Kuzey Atlantik Antlaşması Örgütü (NATO), İkinci Büyük Paylaşım Savaşı’nın ardından kurulmuş askeri bir ittifaktır.
Sovyetler Birliği’nin Nazi savaş makinesine karşı gösterdiği kahramanca başarının, Doğu Avrupa’daki partizanların ilmek ilmek ördüğü anti-faşist mücadelenin ve aynı zamanda Asya’da yükselen kızıl bayrağın karşısında ABD, Birleşik Krallık ve Fransa’nın başını çektiği on iki ülke bu ittifakı kurmuştur.
Esasen bu devletler Nazilere karşı bu savaşta yer almış olsalar da, kurulan yeni ittifakta Nazi askeri uzmanları, komutanlar ya da bürokratlar çoktan yerini almıştır. Nazilere karşı olabildiğince “liberal” yaklaşan bu tutumla, Nazileri adeta kendi ordularına transfer etmişlerdir.
Dolayısıyla NATO’nun özü, bağlayıcı felsefesi anti-komünizmden oluşmaktadır. Günümüzde de hala aynı şekilde hareket etmektedir.
Savaş boyunca bir Nazilerden, bir müttefiklerden yana savrulan TC (Sovyetler Birliği’ni seçenek olarak bile görmemiştir), Nazi Almanya’sının yenilgisinin hemen ardından soluğu NATO cephesinde almıştır. Kurucu ekibin ardından ittifaka ilk alınan iki devlet, “uslanmaz düşmanlar” Yunanistan ve Türkiye olmuştur.

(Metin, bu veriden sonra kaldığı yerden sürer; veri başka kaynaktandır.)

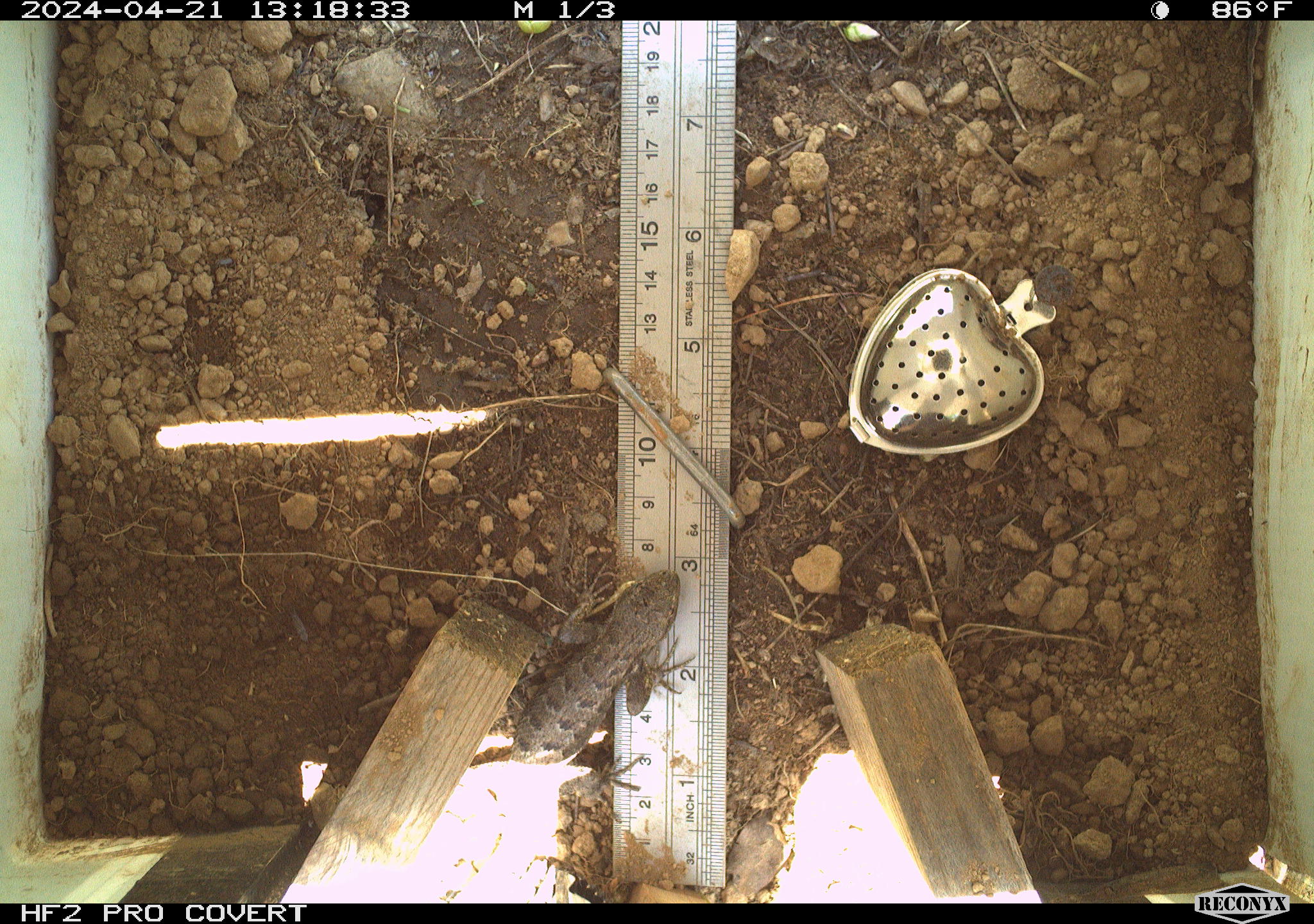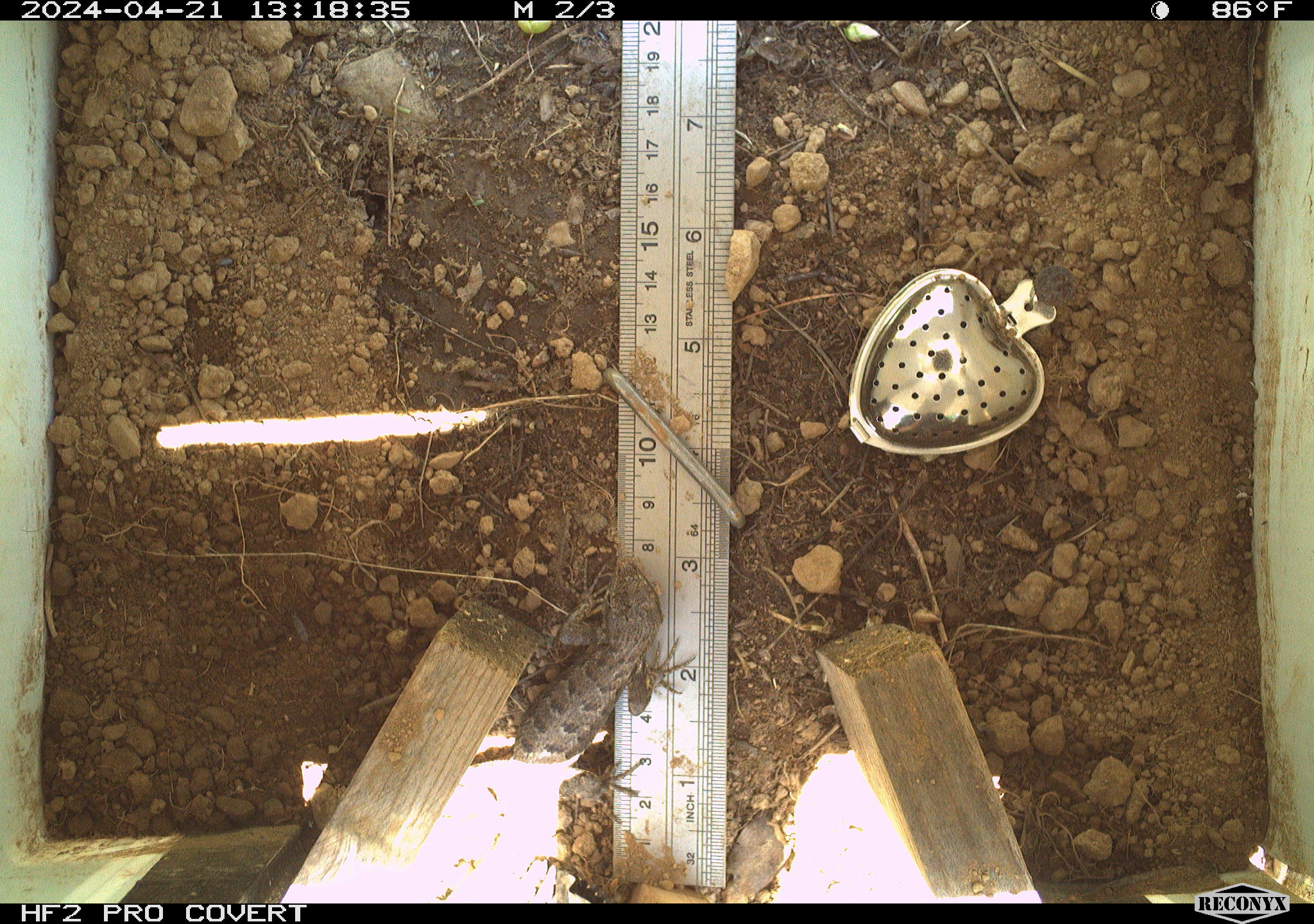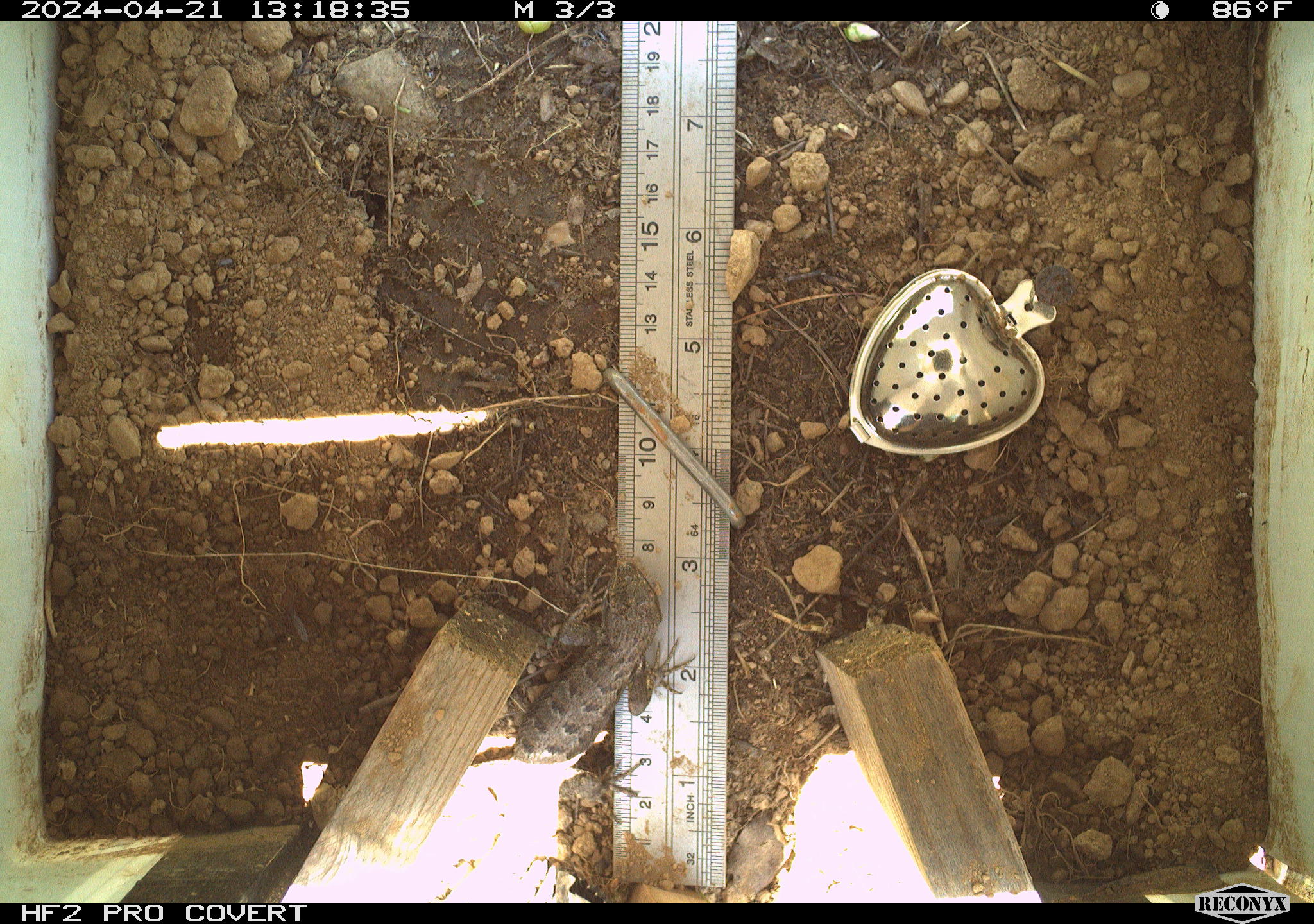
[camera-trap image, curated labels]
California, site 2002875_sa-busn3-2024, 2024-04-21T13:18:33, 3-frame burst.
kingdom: Animalia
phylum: Chordata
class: Reptilia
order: Squamata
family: Phrynosomatidae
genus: Sceloporus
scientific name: Sceloporus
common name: spiny lizards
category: sceloporus species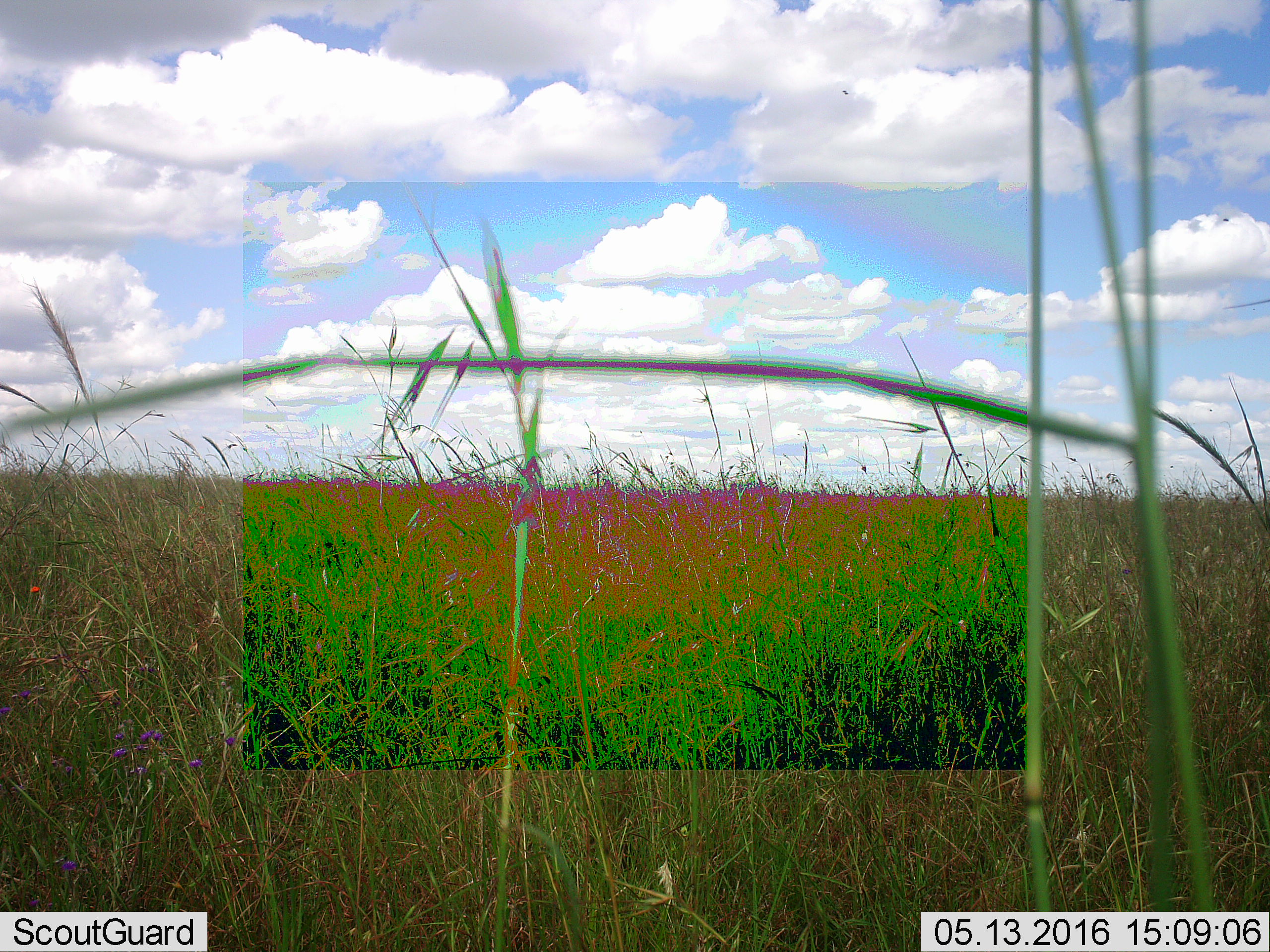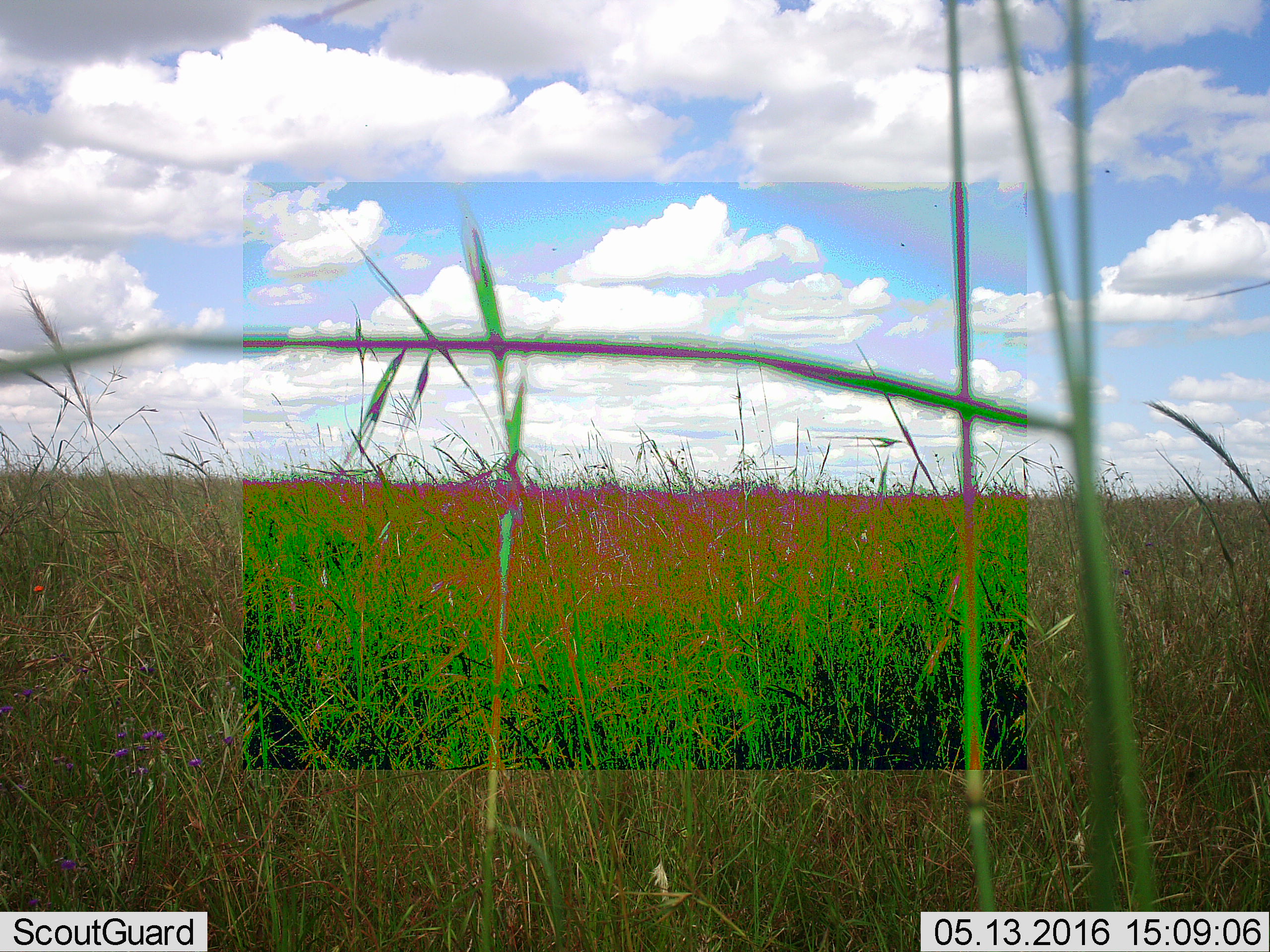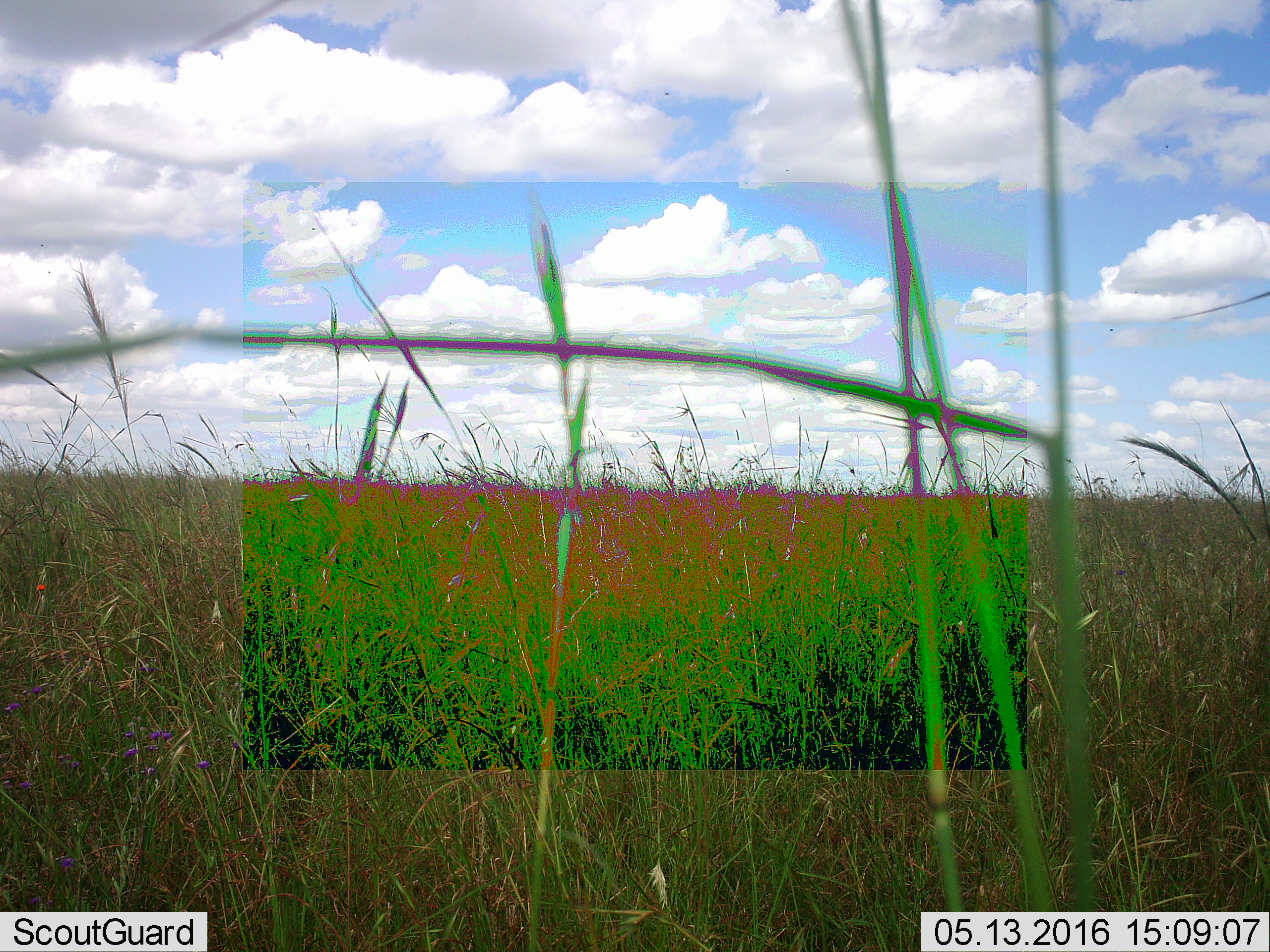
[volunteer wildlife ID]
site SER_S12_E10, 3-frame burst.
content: unidentified animal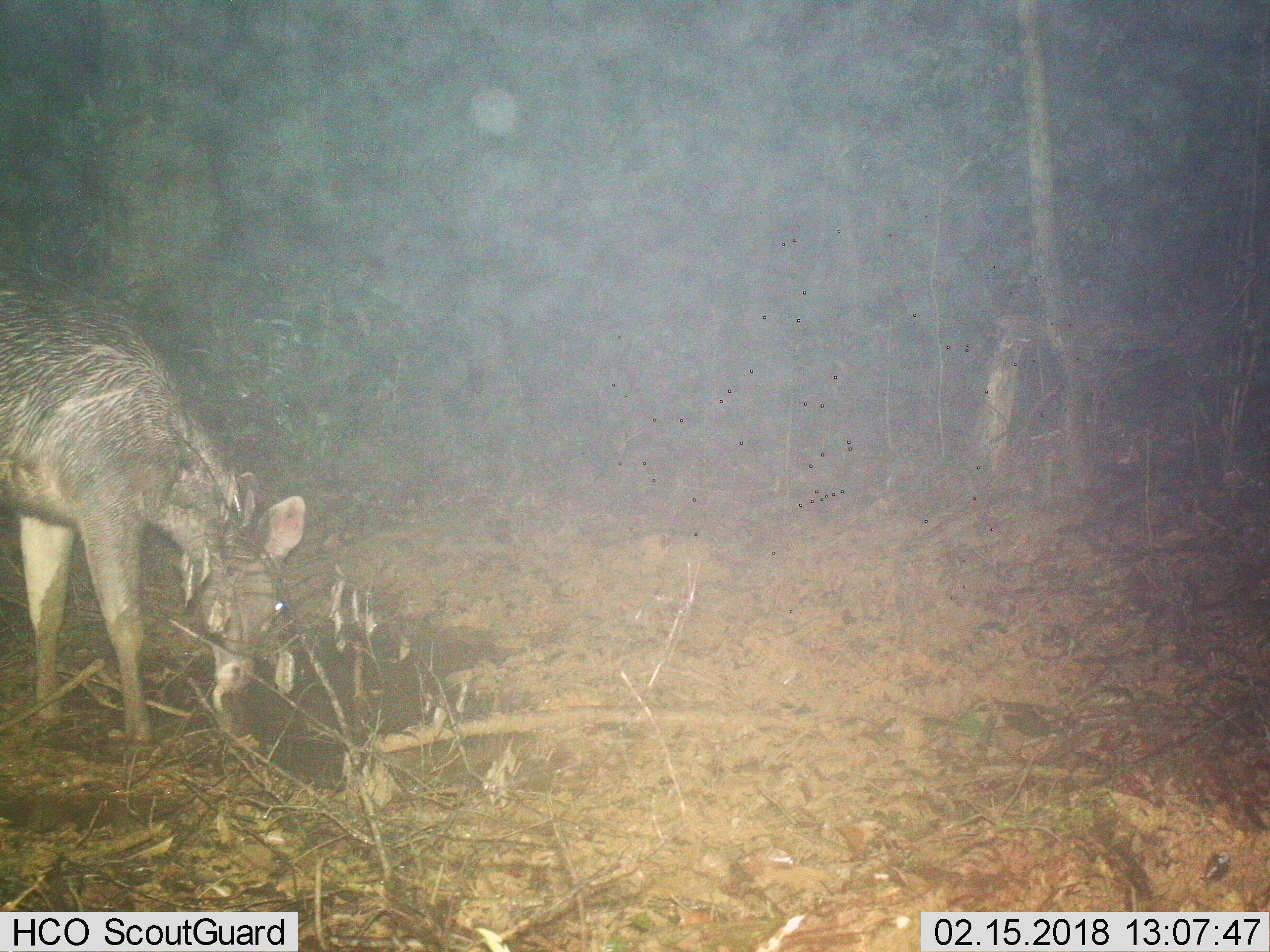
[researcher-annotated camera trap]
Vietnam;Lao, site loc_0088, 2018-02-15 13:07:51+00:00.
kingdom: Animalia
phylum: Chordata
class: Mammalia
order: Artiodactyla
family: Cervidae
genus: Rusa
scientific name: Rusa unicolor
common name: sambar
Sambar (Rusa unicolor). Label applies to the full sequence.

Yunan işbirlikçiler kendilerini Yunan İç Savaşı’nda komünistlere karşı memleketin kapılarını ABD’ye ve Birleşik Krallık’a açarak ispatlamışlardır. Türk işbirlikçiler ise Kore Savaşı’na, kurtuluş mücadelesi veren komünistlere karşı dünyanın öbür ucu bile olsa asker göndererek İttifak’a yamanmıştır.
Bu ana kadar Türkiye, Marshall planlarına dahil olmuş, yükselen anti-komünist örgütlenmelerde yer alacağını taahhüt ederek yaklaşan “soğuk” savaştaki pozisyonunu çoktan belli etmiştir.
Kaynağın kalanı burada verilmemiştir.